→ Problems to solve
1. Put this sentence from the history of the Singing Insects of North America website into Spanish: "This book was to enable professional biologists and interested amateurs to identify all North American species."
2. Carry the account of how the Singing Insects of North America website came about onward from its final sentence.

→ Supplied passage
Last updated in 2004.

About Singing Insects of North America

Construction progress: Work on this site began in September 2000 and by April 2001 enough had been accomplished to go public. At that time the site had 3,293 files requiring 0.68GB of server space. Three years later the site was ca. 90% complete and had 8,127 files in 1.37GB. (See Construction Progress for details.)

This Web site had its genesis in the early 1960's, when R. D. Alexander proposed that the three persons most actively involved in recording the sounds of North American insects cooperate to produce a book entitled The Acoustical Insects of North America, "in sections variously authored" by Richard D. Alexander, Thomas J. Walker, and Thomas E. Moore.

Crickets and Katydids (TJW)

Dick Alexander's initial proposal was never implemented, but it stimulated me to broaden the geographical focus of my research on crickets and katydids to all of America north of Mexico and to secure a series of grants from NSF to support my studies and those of my graduate students. For about 20 years Dick and I worked toward producing a Handbook of Crickets and Katydids. This book was to enable professional biologists and interested amateurs to identify all North American species. Identifications were to be made easier and more accurate by an accompanying disk of their recorded songs. Dick eventually gave priority to other academic activities and suggested that I complete the Handbook on my own. I continued to work on the Handbook, but I too gave priority to other projects.

In 1997, I began to post on the Web completed portions of the Handbook (http://csssrvr.entnem.ufl.edu/~walker/handbook/wwwhndbk.html). In the same year, Sam Droege arranged a contract for me to provide the U. S. Department of Interior representative recordings of North American crickets and katydids. Under this contract, I made .wav files of 200 analog recordings of more than 160 species. In 1999, I put these and other .wav files on the Internet as part of the Web-version of Handbook of Crickets and Katydids, and Tom Moore and I agreed to cooperate on a two-CD set that would make the calling songs of crickets, katydids, and cicadas available to the public. In 2000, the proposed CDs morphed into the current Web site, because Piotr Naskrecki demonstrated the power and attractiveness of at an HTML-mediated, interactive mixture of songs, images, and text by publishing such a mixture on a CD with his Katydids of Costa Rica.

[Stored items from a collection]
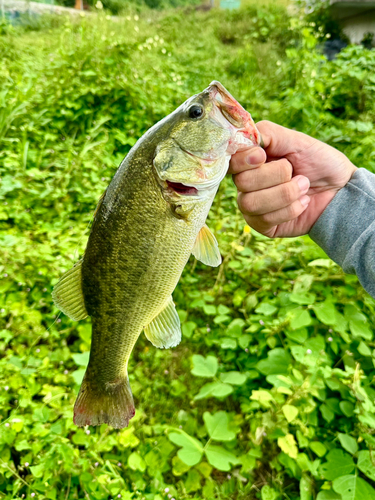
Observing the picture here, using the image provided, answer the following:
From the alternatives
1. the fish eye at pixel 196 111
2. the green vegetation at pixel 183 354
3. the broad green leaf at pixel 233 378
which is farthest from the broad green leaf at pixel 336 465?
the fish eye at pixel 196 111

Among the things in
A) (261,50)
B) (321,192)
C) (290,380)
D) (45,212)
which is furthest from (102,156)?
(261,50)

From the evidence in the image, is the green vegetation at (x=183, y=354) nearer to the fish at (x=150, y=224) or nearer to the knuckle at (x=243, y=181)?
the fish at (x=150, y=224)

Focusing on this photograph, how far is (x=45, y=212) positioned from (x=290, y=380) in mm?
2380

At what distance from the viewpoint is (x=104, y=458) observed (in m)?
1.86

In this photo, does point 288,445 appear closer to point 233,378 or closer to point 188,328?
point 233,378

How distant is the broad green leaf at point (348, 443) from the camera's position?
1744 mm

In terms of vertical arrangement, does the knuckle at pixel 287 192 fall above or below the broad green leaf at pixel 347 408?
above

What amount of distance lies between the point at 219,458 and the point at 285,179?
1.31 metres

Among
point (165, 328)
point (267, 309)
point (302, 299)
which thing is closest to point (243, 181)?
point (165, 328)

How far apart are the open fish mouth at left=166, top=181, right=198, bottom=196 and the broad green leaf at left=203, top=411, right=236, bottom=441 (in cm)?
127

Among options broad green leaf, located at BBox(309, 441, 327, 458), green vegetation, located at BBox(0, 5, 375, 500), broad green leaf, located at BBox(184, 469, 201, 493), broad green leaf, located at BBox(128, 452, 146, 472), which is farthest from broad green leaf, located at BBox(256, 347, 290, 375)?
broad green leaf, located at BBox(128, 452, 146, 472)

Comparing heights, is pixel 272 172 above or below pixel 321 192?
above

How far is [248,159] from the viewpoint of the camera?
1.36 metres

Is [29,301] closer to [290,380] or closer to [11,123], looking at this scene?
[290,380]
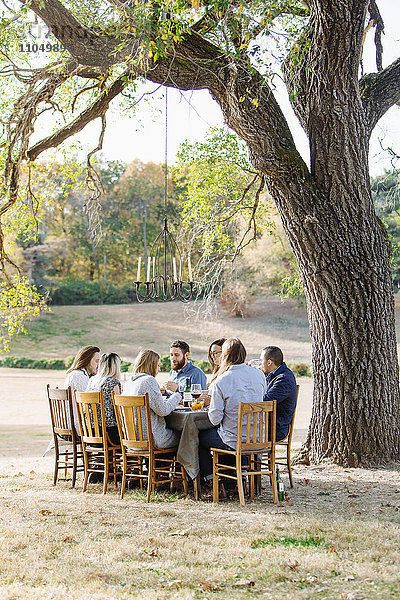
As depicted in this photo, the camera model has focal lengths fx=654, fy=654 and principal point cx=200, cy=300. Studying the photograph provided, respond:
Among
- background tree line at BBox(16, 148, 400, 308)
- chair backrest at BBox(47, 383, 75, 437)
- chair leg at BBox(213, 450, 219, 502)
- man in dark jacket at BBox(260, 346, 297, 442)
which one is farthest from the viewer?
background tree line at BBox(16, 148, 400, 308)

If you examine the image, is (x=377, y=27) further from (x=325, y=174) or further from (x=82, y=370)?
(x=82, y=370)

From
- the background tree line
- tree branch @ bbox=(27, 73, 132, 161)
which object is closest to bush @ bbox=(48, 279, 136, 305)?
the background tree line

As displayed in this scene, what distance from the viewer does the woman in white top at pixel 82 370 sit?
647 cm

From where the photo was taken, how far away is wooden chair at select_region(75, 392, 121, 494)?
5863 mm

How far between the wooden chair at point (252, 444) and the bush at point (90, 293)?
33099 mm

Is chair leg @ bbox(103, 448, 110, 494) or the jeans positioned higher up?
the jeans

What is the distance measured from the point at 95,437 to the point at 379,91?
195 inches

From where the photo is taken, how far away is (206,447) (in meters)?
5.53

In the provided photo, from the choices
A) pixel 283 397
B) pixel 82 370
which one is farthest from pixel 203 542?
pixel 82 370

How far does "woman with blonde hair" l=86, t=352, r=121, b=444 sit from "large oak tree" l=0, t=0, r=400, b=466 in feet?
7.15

→ Set of answers
1. Este libro debía permitir a biólogos profesionales y aficionados interesados identificar todas las especies de América del Norte.

2.
In 1999, John Capinera (grasshopper expert) and Ralph Scott (artist), who had been working on a guide to common U.S. grasshoppers suggested that I join their team in order that crickets and katydids be included in the guide. I gladly accepted their offer and we agreed that we would produce a Field Guide to Grasshoppers, Katydids, and Crickets. In 2002, we completed the initial manuscript; in 2003, Cornell University Press agreed to publish it, and Field Guide to Grasshoppers, Katydids, and Crickets was released early in 2005. [More]

Cicadas (TEM)


Plans

Our first priority is to post, as part of Singing Insects of North America (SINA), those images, sounds, descriptions, and ideas that are readily available to us and that will aid those seeking to identify North American crickets, katydids, and cicadas. We will encourage others to contribute, especially where there are significant gaps in our materials.

Our next priority is to complete the part of SINA that we have termed "About Songs."

For those using SINA via modem connections to the Internet, the downloading of images and songs will be slow and painfully slow respectively. At some stage of SINA's completion we may offer a CD-R version. Such a version would give almost instant access to all of SINA's content and could be used without an Internet connection.

Beyond those more immediate goals, in keeping with our mortality, we will seek to provide for others to continue and improve SINA.